Com a presença do presidente da república, Dr. Marcelo Rebelo de Sousa, o embaixador de Israel em Portugal e várias outras autoridades e entidades, foi finalmente inaugurado nesta passada Sexta-Feira e Sábado o Museu de Aristides de Sousa Mendes, instalado na "casa do Passal", onde o cônsul português viveu alguns anos da sua vida juntamente com a sua numerosa família: esposa e 14 filhos.
O museu situa-se na localidade de Cabanas de Viriato, perto de Carregal do Sal, no interior centro do país.
Como velho e fiel admirador da vida e da obra humanitária deste grande herói português, não poderia deixar de estar presente com uma das minhas filhas na tão ansiada inauguração deste Museu, uma vez que em 2013 me envolvi numa campanha para a reabilitação desta casa, então em completa ruína.
Despromovido pelo ditador Salazar por ter desobedecido às suas ordens, por ter emitido vistos no consulado português em Bordéus para que cerca de 30 mil refugiados, na grande maioria judeus, pudessem escapar dos horrores do Holocausto, permitindo que se refugiassem em Portugal até embarcarem posteriormente para as Américas, o "cônsul desobediente" preferiu "estar de bem com Deus contra os homens a estar de bem com os homens contra Deus." Aristides de Sousa Mendes, quiçá o maior humanista português de sempre, preferiu colocar as vidas dos outros à frente dos seus próprios interesses pessoais. Que grande exemplo de altruísmo! Como recompensa, Salazar despromoveu-o da sua condição de cônsul, tirando-lhe o salário, levando a que o cônsul acabasse os seus dias na maior miséria, doente e com imensas dívidas na farmácia e na mercearia, que mais tarde lhe viriam a penhorar a casa da família...

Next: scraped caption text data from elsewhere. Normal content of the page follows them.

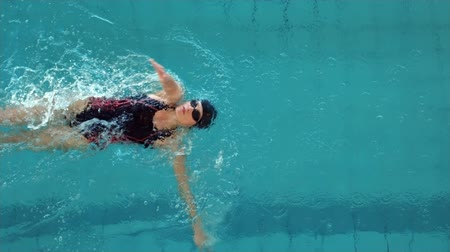 nadador : Fit woman swimming in the swimming pool at the leisure centre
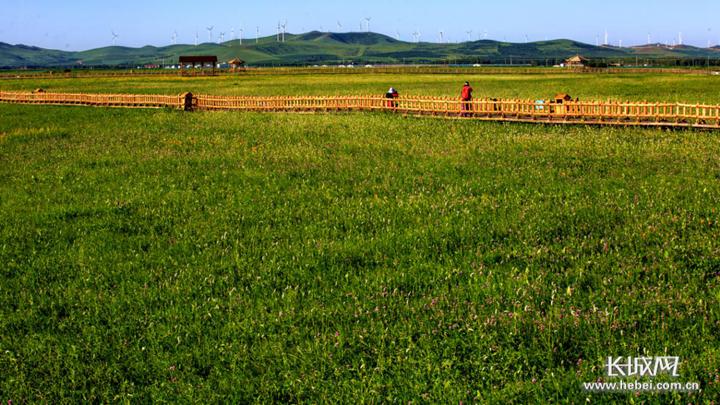 张家口察北管理区种植的优质牧草。资料图片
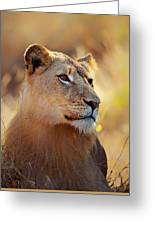 Lioness Portrait Lying In Grass Greeting Card
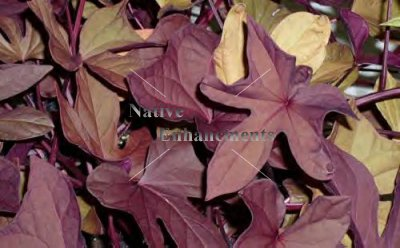 Sweet Potato Vine - Ipomoea batatas 1 gallon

Volto a afirmar que Aristides de Sousa Mendes, tão maltratado pelo estado e desconhecido ou esquecido pelas autoridades e pela maioria dos portugueses, foi mesmo assim o maior herói da nossa História, realizando um acto singular, desprovido de qualquer apoio, mas culminando com a salvação física de milhares de judeus, alguns deles figuras importantes, como é o caso de Salvador Dali...
Mesmo implorando o favor e a mercê de Salazar, que se dizia cristão, para que não acabasse por morrer à fome juntamente com a sua enorme prole, o cônsul recebeu como resposta o desamparo e a despromoção profissional. Não só Salazar, mas o próprio papa da época, a quem Aristides solicitou em duas cartas o socorro e a misericórdia que se esperariam de um "cristão", remeteu-se ao silêncio, não respondendo a nenhuma das duas cartas, cujas cópias oferecidas por um dos netos do cônsul guardo com muito carinho. Aristides tentou tocar no coração do papa, alegando que tinha realizado um acto de misericórdia aos "irmãos de Jesus", salvando 30 mil deles, mas a resposta que recebeu foi o absoluto silêncio...
Este Museu agora aberto ao público é assim visita obrigatória para quem ama o povo judeu e também a nossa História, repleta de grandes feitos heróicos, mas nenhum com este alcance humanista de âmbito mundial. Visitar este Museu é prestar a devida e justa homenagem a tão importante figura da nossa História, e que tanto nos deveria encher de orgulho, pese embora o triste facto de continuar ignorado por muitos, injustiçado e até desprestigiado pela nossa comunicação social, presente na inauguração, mas mais interessada em inquirir do presidente as suas opiniões sobre questiúnculas da política nacional...Uma vergonha! É lamentável o estado a que a nossa comunicação social chegou, preferindo dedicar o seu tempo a temas dispensáveis do que prestigiar e tornar conhecido ao público a pessoa e a obra do grande Aristides de Sousa Mendes...!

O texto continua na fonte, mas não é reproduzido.